# WHAT TO DO
Search the data below for "Zealand" and report how many lines contain it, with no other text.

──────────────────────────────

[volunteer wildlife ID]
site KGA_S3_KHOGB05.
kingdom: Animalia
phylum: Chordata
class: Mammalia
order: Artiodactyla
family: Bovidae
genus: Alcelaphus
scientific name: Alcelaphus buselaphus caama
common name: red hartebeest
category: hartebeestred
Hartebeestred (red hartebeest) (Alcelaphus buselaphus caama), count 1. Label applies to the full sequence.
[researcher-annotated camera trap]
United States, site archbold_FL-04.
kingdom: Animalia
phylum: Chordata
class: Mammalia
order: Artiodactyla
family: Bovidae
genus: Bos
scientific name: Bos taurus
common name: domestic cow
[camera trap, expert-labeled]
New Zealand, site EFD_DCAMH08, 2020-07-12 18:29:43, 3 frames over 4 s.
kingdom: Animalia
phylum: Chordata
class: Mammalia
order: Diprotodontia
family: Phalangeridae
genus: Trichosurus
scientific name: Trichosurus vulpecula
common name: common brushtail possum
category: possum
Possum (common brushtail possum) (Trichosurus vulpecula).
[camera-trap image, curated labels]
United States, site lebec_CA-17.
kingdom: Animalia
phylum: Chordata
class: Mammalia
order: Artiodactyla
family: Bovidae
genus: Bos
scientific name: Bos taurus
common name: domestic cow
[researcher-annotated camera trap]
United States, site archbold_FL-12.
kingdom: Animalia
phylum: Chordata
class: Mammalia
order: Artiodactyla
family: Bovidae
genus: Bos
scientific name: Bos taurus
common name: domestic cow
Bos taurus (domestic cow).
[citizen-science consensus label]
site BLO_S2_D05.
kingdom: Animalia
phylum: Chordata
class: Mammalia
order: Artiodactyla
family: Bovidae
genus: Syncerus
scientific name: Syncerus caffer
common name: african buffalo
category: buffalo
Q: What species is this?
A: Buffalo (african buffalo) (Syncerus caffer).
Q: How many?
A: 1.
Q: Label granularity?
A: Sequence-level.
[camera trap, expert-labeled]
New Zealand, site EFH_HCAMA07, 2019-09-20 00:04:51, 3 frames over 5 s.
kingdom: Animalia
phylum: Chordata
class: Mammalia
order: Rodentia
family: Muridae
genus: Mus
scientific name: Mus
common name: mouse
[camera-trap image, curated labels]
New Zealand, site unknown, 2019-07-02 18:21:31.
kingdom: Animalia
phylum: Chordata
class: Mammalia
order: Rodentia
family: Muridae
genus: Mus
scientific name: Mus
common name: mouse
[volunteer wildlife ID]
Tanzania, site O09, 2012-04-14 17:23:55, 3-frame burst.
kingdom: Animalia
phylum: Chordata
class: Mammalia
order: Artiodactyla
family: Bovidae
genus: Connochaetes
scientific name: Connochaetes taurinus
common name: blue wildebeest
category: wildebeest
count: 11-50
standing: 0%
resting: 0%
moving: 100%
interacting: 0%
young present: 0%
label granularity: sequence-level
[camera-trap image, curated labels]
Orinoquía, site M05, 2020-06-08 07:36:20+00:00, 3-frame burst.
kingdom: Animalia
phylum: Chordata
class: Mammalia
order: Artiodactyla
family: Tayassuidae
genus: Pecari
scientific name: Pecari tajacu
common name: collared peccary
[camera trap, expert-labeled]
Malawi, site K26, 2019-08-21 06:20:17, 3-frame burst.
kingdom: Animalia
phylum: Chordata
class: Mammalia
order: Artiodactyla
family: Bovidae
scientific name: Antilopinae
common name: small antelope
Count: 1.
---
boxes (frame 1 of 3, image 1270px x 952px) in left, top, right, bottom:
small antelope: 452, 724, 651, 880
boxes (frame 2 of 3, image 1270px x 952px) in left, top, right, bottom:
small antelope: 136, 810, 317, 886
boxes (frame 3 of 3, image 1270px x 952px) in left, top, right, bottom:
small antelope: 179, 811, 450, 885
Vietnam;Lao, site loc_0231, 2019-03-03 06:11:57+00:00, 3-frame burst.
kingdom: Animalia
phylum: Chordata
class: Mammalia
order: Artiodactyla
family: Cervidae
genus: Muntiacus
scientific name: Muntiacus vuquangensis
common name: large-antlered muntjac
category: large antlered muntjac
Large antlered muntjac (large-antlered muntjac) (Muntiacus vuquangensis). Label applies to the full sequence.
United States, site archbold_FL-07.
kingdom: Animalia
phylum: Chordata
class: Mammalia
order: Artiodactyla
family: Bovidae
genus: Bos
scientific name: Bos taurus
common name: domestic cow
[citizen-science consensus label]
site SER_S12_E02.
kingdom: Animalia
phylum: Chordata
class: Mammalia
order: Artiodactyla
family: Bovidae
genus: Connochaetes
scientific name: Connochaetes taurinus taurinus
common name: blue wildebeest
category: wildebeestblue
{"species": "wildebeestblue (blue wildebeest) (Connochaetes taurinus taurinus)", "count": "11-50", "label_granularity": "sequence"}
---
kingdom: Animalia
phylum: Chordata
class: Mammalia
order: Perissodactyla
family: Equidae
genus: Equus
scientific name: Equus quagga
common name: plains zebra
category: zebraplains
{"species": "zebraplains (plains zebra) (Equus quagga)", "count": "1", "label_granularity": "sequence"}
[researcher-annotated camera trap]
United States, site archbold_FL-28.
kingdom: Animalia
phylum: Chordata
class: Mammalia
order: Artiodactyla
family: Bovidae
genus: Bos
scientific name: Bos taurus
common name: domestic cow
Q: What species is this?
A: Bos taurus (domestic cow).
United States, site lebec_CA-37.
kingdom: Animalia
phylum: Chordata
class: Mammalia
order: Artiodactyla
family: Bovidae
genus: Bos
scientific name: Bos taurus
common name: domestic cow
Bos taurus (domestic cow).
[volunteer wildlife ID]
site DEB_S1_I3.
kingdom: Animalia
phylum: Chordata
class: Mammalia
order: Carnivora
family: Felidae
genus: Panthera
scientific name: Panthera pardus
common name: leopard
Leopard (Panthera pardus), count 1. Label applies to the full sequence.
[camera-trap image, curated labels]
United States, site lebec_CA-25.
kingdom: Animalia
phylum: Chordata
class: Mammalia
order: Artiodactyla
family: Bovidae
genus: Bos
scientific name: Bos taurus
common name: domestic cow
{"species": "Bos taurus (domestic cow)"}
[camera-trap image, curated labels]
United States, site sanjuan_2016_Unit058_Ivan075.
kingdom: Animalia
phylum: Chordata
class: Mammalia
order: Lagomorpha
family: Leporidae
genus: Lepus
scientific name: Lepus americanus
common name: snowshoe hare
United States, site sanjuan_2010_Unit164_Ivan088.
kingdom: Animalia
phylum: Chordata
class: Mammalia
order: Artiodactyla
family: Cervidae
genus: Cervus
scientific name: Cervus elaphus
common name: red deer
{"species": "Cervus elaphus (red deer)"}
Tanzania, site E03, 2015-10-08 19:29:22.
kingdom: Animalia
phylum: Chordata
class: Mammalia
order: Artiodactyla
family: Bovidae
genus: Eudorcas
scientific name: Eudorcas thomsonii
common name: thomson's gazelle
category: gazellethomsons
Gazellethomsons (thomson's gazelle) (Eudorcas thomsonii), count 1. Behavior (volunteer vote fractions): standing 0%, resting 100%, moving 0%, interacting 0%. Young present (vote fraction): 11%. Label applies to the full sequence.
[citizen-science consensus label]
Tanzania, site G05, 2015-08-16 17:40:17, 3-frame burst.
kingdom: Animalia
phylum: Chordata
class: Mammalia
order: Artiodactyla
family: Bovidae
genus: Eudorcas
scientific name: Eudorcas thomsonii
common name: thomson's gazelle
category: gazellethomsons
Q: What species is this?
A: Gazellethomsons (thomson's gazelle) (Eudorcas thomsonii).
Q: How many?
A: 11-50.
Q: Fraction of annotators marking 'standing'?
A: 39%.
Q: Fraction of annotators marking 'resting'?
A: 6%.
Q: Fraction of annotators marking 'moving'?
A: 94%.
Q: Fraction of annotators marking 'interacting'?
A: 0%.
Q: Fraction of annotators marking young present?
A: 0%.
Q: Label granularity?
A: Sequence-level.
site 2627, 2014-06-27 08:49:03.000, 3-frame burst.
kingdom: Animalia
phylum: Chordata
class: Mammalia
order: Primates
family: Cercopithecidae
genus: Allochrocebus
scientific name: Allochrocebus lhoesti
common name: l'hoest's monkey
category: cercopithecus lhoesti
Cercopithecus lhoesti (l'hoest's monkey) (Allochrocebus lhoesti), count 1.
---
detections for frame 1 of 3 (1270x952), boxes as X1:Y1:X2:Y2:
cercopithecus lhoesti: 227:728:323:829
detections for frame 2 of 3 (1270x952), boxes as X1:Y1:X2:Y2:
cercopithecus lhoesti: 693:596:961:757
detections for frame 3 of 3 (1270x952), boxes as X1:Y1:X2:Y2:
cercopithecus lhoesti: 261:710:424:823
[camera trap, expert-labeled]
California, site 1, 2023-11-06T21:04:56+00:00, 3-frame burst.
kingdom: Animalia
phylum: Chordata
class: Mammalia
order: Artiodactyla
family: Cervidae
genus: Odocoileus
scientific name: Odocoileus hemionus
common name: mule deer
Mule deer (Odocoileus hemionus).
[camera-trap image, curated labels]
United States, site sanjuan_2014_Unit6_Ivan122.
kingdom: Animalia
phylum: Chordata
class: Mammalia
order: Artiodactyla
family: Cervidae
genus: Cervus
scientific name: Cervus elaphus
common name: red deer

──────────────────────────────

# YOUR RESPONSE
3